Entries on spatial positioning
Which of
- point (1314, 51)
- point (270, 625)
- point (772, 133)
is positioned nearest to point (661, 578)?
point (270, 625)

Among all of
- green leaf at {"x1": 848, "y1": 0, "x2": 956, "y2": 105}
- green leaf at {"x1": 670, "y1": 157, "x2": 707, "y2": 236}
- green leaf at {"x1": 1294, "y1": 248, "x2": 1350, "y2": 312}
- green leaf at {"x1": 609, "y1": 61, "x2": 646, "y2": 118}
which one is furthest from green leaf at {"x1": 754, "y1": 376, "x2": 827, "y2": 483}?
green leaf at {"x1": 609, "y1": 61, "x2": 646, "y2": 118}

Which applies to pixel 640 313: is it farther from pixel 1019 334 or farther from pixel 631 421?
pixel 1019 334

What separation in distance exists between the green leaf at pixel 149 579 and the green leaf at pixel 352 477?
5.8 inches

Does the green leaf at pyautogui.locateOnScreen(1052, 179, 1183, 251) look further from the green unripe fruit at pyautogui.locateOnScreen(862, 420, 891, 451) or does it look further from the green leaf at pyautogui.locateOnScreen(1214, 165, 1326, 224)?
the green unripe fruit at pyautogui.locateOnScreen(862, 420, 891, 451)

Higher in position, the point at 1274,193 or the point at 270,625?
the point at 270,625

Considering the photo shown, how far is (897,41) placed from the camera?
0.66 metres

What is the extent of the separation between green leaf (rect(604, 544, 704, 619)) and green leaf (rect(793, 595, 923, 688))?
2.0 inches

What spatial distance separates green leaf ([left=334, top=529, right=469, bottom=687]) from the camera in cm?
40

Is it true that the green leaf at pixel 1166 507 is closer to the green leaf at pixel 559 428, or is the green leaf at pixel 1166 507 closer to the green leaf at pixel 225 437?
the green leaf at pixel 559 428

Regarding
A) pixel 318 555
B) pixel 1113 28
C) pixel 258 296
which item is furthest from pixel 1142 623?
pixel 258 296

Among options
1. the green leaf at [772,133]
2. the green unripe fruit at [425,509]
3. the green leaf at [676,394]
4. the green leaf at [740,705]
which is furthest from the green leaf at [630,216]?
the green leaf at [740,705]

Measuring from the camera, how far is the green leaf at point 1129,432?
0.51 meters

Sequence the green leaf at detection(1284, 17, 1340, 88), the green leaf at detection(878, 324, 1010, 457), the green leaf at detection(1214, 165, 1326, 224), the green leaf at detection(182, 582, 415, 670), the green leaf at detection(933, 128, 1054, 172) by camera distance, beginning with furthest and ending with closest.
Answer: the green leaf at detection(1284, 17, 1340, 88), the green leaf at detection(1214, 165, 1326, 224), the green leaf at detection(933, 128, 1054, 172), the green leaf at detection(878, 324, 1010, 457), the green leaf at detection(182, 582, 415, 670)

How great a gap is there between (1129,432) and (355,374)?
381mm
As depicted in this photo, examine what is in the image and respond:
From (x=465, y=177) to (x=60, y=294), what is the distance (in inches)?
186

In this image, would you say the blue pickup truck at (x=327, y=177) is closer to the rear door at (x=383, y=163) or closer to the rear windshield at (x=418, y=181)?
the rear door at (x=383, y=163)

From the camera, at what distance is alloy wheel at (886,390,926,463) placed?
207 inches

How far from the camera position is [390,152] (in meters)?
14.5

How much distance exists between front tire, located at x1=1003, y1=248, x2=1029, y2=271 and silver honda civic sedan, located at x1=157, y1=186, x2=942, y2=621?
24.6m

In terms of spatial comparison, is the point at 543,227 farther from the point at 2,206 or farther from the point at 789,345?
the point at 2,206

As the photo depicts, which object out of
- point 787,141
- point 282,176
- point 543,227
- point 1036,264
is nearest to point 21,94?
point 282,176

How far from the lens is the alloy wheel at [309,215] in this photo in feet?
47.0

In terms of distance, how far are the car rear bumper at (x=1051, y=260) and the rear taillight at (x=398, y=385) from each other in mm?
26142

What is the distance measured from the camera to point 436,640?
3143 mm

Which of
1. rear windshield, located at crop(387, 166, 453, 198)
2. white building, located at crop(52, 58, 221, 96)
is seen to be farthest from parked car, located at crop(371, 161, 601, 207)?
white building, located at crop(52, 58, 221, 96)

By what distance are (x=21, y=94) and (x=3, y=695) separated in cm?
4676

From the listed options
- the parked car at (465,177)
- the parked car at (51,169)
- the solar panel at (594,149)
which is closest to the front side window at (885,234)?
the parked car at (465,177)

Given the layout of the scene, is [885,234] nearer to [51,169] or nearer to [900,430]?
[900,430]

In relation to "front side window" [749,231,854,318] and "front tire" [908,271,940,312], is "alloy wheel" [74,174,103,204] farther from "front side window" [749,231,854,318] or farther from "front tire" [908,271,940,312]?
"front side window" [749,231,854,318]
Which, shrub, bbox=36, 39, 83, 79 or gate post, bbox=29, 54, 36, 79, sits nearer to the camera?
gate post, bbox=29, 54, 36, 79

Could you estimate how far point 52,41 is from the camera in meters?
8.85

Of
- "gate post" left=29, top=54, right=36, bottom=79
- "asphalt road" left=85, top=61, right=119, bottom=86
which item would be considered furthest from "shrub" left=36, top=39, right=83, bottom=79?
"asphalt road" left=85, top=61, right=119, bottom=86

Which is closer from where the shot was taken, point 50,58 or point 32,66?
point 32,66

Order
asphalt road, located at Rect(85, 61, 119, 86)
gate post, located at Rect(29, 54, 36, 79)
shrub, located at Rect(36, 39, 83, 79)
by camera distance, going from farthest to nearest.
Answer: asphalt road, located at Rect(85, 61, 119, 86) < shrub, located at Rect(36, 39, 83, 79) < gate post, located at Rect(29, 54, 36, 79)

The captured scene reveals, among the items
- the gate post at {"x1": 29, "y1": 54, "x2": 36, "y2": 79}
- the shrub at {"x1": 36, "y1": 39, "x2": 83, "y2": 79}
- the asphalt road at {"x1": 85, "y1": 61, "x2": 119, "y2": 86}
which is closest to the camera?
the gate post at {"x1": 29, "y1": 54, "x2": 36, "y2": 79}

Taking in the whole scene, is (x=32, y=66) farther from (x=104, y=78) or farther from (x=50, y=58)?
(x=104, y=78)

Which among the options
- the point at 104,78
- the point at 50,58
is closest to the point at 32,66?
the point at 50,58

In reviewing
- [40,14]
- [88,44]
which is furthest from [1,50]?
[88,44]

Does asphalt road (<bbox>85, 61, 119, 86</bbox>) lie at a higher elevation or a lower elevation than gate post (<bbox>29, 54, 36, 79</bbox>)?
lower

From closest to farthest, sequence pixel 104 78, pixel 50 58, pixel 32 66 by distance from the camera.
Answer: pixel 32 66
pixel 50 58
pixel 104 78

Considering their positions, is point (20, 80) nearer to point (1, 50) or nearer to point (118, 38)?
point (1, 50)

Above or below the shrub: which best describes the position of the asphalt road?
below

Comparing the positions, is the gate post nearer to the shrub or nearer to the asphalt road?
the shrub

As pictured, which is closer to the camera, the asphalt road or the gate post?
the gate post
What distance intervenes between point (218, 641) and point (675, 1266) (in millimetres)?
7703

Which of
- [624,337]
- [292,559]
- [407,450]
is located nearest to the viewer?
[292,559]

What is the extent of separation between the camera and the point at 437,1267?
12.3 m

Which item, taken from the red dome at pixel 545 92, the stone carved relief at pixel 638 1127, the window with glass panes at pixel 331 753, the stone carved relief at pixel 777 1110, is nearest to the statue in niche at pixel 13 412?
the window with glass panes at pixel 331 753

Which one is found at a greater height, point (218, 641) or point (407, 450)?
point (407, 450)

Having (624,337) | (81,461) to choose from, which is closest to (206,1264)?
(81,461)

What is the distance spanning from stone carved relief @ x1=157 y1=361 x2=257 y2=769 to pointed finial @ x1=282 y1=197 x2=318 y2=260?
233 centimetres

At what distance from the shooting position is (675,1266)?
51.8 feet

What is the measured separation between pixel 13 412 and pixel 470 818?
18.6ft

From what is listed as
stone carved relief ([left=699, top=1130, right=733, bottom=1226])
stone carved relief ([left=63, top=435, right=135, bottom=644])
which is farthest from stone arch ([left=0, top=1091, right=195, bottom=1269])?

* Stated task: Return the lines of the entries exactly as they appear, starting at the line that contains "What separation in" and ending after the line that contains "0.66 metres".

* Task answer:
What separation in distance exists between the green leaf at pixel 149 579 and the green leaf at pixel 352 477?
5.8 inches

Does the green leaf at pyautogui.locateOnScreen(1052, 179, 1183, 251) look further from the green unripe fruit at pyautogui.locateOnScreen(862, 420, 891, 451) or does it look further from the green leaf at pyautogui.locateOnScreen(1214, 165, 1326, 224)?
the green unripe fruit at pyautogui.locateOnScreen(862, 420, 891, 451)

Higher in position, the point at 1274,193 or the point at 270,625?
the point at 270,625

Considering the photo shown, how far is (897,41) placed from the camera?
0.66 metres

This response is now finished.